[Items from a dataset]
* * * *

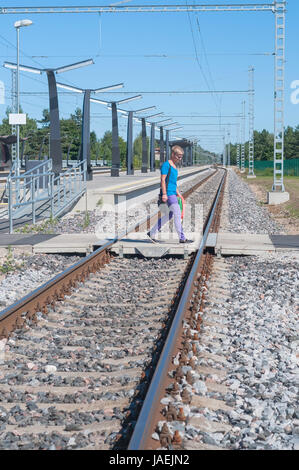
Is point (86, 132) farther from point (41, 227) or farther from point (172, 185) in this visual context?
point (172, 185)

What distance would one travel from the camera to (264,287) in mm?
8727

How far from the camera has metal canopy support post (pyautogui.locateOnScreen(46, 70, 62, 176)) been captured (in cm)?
2873

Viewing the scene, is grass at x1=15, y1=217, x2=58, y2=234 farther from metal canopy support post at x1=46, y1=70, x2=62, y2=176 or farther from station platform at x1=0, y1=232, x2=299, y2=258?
metal canopy support post at x1=46, y1=70, x2=62, y2=176

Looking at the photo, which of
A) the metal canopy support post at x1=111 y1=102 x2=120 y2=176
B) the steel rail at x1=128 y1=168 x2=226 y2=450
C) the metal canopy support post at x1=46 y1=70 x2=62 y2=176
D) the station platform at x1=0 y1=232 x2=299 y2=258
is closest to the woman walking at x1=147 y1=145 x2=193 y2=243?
the station platform at x1=0 y1=232 x2=299 y2=258

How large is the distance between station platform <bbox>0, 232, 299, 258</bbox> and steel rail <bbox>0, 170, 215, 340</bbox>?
69 centimetres

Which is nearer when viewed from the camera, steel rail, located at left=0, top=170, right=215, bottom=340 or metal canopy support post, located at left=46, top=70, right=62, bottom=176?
steel rail, located at left=0, top=170, right=215, bottom=340

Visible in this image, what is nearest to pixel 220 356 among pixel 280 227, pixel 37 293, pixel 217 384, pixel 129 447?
pixel 217 384

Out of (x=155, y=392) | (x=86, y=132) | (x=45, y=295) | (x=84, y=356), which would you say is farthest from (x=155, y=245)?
(x=86, y=132)

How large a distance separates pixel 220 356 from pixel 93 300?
8.78 feet

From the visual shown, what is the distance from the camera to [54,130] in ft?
95.8

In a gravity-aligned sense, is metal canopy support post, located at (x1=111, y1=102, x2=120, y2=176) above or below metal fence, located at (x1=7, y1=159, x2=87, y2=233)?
above

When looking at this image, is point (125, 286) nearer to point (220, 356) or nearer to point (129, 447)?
point (220, 356)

* * * *

→ **WORK INSTRUCTIONS**
Copy out word for word the data from the line with "When looking at" through the end of the data, including both the starting line and the last line.

→ **TASK RESULT**
When looking at this image, is point (125, 286) nearer to point (220, 356) or nearer to point (129, 447)?
point (220, 356)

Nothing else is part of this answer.